The following function: $$\iiint_{\mathrm{E}}(x^2+xy+y^2)\, dx\,dy\,dz, $$ where $E$ is a globe with radius 2 and center in origin.
I have got the following limits using spherical coordinates $0 \le r \le 2$, $0 \le \theta \le \pi$ and $0 \le \phi \le 2\pi$. I'm unsure if I've calculated correctly.

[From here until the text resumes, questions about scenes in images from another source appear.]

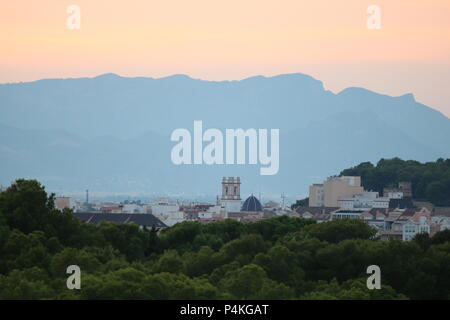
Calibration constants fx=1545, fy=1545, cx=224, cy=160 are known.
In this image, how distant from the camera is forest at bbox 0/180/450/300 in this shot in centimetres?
3216

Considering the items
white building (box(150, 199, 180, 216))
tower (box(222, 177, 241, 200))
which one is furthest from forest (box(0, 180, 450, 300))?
tower (box(222, 177, 241, 200))

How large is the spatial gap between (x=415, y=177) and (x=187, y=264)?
291 ft

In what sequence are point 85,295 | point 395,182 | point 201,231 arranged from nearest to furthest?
point 85,295 < point 201,231 < point 395,182

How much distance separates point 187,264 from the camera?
135ft

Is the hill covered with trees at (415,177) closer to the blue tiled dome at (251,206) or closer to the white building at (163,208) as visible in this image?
the blue tiled dome at (251,206)

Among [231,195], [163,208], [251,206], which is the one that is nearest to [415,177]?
[251,206]

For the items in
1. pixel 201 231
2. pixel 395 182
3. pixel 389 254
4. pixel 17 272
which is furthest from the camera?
pixel 395 182

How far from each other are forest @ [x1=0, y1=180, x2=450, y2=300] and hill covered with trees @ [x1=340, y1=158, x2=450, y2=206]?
68.6m

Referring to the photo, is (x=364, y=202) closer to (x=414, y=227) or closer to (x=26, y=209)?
(x=414, y=227)

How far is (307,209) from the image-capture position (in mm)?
117750

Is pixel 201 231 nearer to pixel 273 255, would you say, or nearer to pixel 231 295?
pixel 273 255

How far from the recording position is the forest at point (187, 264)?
32156 millimetres

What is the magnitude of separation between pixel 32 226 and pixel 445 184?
80035mm

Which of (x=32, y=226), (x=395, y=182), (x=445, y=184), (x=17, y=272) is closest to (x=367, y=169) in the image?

Due to symmetry $$\iiint_{\mathrm{E}}xy\, dx\,dy\,dz=0;\>\>\> \iiint_{\mathrm{E}}x^2\, dx\,dy\,dz =\iiint_{\mathrm{E}}y^2\, dx\,dy\,dz =\iiint_{\mathrm{E}}z^2\, dx\,dy\,dz =I$$ Thus $$\iiint_{\mathrm{E}}(x^2+xy+y^2)\, dx\,dy\,dz =\frac23(3I)=\frac23\iiint_{\mathrm{E}}(x^2+y^2+z^2)\, dx\,dy\,dz\\ = \frac23 \int_0^{2\pi}\int_0^{\pi}\int_0^2r^2\>r^2\sin\theta drd\theta d\phi=\frac23\cdot2\pi\cdot2\cdot\frac{32}5=\frac{256}{15}\pi $$